• **GIVEN INFORMATION**
################
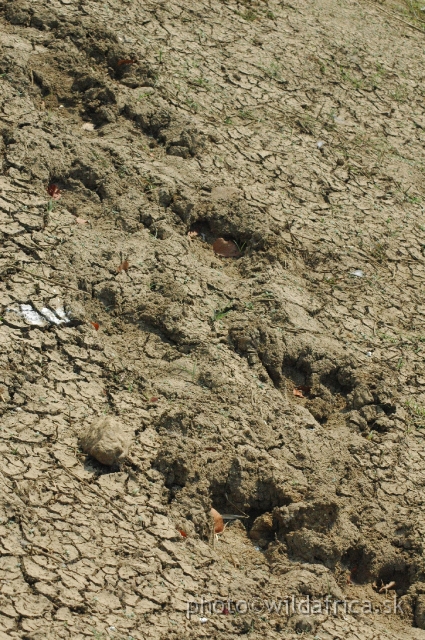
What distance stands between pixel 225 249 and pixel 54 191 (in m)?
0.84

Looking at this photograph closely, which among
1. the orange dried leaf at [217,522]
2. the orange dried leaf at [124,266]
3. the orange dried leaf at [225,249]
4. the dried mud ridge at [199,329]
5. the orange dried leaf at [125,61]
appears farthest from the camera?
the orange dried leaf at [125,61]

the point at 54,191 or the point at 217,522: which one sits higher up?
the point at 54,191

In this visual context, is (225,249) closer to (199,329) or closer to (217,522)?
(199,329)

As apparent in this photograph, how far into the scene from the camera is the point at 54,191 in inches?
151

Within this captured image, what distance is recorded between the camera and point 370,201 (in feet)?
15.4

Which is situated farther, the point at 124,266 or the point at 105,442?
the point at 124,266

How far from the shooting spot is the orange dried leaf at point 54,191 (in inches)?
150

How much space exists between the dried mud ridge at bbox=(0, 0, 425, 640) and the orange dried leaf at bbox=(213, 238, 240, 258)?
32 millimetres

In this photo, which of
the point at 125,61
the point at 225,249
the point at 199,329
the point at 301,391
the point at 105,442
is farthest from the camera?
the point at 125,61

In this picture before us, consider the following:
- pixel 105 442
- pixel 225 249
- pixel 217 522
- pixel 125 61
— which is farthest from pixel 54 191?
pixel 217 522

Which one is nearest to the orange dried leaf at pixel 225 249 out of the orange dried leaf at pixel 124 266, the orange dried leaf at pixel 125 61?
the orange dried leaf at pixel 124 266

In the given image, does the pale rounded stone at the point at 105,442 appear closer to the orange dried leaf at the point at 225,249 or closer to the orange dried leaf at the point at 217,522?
################
• **BRIEF**
Copy each line of the records precisely and drop any images they hold.

• **RESULT**
What distance stands between pixel 225 249 and pixel 54 191 (in m)?
0.84

Looking at this photograph closely, which among
1. the orange dried leaf at [217,522]
2. the orange dried leaf at [124,266]
3. the orange dried leaf at [225,249]
4. the dried mud ridge at [199,329]
5. the orange dried leaf at [125,61]
appears farthest from the camera?
the orange dried leaf at [125,61]

the point at 54,191 or the point at 217,522: which one sits higher up?
the point at 54,191

In this visual context, is (225,249) closer to (199,329) or closer to (217,522)?
(199,329)

As apparent in this photograph, how far into the scene from the camera is the point at 54,191 in inches?
151

Within this captured image, what distance is recorded between the camera and point 370,201 (in feet)?
15.4

Which is situated farther, the point at 124,266 or the point at 105,442?
the point at 124,266

How far from the shooting spot is the orange dried leaf at point 54,191 (in inches)?
150

How much space exists between the dried mud ridge at bbox=(0, 0, 425, 640) and the orange dried leaf at bbox=(213, 238, 240, 258)?
32 millimetres

In this photo, which of
the point at 125,61
the point at 225,249
the point at 199,329
the point at 301,391
the point at 105,442
is farthest from the camera?
the point at 125,61

In this picture before us, consider the following:
- pixel 105 442
- pixel 225 249
- pixel 217 522
- pixel 125 61
— which is farthest from pixel 54 191?
pixel 217 522

Which one is nearest to the orange dried leaf at pixel 225 249 out of the orange dried leaf at pixel 124 266, the orange dried leaf at pixel 125 61?
the orange dried leaf at pixel 124 266

In the given image, does the pale rounded stone at the point at 105,442 appear closer to the orange dried leaf at the point at 225,249 or closer to the orange dried leaf at the point at 217,522?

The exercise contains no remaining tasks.